An updated literature search yielded several small studies looking at pharmacotherapy (primarily sildenafil) post-prostatectomy to preserve erectile function and eventual return of functional natural erections:
•A recent small study involved 40 men with normal pre-operative erectile function who were randomized to sildenafil or a control 2 weeks post radical prostatectomy (RP). Using the International Index of Erectile Function (IIEF) questionnaire, scores for the sildenafil group were statistically significant for the mean score (25 +/- 6 vs. 17 +/- 9, p < 0.05) and potency rate (87% vs. 56%) at 24 weeks after the surgery.
•In another prospective study with 77 patients, sildenafil or tidalafil (tiw) were evaluated in a postoperative penile rehabilitation protocol. More than 60% of patients discontinued therapy within 6 months.

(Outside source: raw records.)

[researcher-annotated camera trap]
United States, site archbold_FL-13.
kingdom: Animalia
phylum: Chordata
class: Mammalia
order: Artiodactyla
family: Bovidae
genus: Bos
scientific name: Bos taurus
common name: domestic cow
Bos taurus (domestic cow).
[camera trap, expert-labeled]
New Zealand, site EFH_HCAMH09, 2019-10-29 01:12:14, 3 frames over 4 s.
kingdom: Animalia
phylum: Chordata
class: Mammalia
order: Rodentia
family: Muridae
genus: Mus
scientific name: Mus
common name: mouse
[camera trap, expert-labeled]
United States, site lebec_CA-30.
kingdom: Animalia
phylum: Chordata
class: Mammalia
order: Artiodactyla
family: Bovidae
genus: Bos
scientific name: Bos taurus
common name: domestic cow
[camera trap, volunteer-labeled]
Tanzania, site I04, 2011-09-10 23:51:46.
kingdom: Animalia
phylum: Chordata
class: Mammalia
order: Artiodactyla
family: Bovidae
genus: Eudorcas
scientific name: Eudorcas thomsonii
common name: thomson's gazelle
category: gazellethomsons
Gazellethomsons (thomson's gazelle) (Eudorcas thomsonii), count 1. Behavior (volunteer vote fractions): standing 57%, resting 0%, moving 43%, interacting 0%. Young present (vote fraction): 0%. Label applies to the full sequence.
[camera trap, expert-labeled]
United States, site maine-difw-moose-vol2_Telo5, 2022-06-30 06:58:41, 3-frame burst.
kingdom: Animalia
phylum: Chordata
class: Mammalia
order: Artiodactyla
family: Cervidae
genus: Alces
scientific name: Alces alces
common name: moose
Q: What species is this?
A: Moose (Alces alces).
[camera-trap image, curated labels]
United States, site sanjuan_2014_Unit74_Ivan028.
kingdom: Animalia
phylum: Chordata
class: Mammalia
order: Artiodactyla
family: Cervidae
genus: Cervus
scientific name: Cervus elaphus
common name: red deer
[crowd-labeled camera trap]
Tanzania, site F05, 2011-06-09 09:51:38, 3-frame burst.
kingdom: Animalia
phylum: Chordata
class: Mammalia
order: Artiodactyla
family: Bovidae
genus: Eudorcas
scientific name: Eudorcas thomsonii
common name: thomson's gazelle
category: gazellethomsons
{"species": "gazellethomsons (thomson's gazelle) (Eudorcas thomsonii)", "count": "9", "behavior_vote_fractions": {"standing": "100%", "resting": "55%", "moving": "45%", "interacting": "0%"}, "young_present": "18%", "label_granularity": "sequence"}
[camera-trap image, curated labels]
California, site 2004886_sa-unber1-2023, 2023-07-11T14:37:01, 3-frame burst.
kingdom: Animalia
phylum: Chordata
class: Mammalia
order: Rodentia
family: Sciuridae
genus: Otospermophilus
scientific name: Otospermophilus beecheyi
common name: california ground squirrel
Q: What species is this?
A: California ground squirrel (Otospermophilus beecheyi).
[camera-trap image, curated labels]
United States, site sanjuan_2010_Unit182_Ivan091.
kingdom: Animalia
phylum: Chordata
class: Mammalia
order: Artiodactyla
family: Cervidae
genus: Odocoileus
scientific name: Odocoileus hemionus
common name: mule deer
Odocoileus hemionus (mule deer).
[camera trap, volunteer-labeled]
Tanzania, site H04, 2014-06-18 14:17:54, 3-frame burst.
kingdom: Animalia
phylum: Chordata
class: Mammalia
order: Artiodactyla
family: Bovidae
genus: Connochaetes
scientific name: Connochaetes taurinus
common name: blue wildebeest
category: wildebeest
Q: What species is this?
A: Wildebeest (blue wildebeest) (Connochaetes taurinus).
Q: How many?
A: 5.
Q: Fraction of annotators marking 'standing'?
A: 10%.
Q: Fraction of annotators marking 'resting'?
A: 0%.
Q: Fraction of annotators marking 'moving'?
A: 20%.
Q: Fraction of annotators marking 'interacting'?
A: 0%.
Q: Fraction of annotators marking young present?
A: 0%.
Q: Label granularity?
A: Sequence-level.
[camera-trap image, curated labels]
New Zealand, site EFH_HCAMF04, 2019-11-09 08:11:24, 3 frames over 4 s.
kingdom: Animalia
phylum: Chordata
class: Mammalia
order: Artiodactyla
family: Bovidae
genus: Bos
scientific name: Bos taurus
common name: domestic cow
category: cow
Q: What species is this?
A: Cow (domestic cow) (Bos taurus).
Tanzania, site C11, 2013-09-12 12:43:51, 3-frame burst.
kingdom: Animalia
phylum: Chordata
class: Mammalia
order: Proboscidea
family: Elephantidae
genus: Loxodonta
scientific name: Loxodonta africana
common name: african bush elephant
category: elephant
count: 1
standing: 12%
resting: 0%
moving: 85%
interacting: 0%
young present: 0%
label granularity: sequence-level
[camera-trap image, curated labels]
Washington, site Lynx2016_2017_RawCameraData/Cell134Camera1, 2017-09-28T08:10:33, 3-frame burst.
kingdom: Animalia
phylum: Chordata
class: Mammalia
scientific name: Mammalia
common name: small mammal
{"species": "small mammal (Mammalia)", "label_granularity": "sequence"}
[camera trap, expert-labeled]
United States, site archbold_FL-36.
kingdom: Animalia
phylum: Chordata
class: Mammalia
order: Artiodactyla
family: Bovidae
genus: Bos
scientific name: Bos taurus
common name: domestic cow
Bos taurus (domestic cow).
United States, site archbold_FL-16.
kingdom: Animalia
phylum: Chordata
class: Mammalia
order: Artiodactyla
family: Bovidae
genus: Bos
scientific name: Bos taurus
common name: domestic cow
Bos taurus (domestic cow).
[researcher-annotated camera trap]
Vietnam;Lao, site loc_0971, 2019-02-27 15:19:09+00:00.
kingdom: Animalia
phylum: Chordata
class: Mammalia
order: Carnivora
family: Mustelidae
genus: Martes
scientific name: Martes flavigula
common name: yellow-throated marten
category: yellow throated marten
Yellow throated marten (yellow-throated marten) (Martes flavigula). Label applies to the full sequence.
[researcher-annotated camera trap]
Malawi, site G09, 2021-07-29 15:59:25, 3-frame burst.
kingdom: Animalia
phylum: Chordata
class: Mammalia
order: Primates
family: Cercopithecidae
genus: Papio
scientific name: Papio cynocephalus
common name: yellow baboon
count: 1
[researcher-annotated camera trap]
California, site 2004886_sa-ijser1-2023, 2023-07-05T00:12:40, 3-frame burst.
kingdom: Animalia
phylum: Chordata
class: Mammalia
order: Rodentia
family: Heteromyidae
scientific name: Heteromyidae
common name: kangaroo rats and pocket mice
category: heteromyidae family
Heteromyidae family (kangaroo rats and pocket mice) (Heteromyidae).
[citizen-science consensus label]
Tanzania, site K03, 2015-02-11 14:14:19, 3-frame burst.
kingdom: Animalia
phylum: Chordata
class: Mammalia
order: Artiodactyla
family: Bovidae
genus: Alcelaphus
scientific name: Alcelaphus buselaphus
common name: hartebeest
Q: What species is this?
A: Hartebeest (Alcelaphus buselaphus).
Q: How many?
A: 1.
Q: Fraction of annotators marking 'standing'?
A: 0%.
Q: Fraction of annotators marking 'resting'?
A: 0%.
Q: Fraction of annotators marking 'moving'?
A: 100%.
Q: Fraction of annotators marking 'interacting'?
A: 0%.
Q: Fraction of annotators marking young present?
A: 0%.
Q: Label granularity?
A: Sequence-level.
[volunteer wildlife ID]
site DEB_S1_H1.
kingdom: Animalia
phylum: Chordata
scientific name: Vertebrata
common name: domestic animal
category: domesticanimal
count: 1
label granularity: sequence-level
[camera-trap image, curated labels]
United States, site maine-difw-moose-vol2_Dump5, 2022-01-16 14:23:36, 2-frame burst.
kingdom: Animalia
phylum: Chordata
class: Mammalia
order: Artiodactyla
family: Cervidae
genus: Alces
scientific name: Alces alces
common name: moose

•In a 2009 restrospective study of 92 patients, researchers attempted to predict success of using oral sildenafil or intracavernosal injection (if oral therapy failed) for penile rehabilitation during 18 months post-prostatectomy. They concluded that approximately 57% of patients using a pharmacological rehabilitation program had return of functional natural erections. The authors noted that "predictors of successful outcome included nerve-sparing surgery, early post-RP presentation, young age (<60), and absence of vascular comorbidities."
Additionally there is a handful of ongoing clinical trials assessing pharmacologic penile rehabilitation, including sildenafil and testosterone.
Sources:
Trials registered with NIH
Pace G et al. Penile rehabilitation therapy following radical prostatectomy. Disabil Rehabil. 2010 Feb 15. [Pubmed abstract]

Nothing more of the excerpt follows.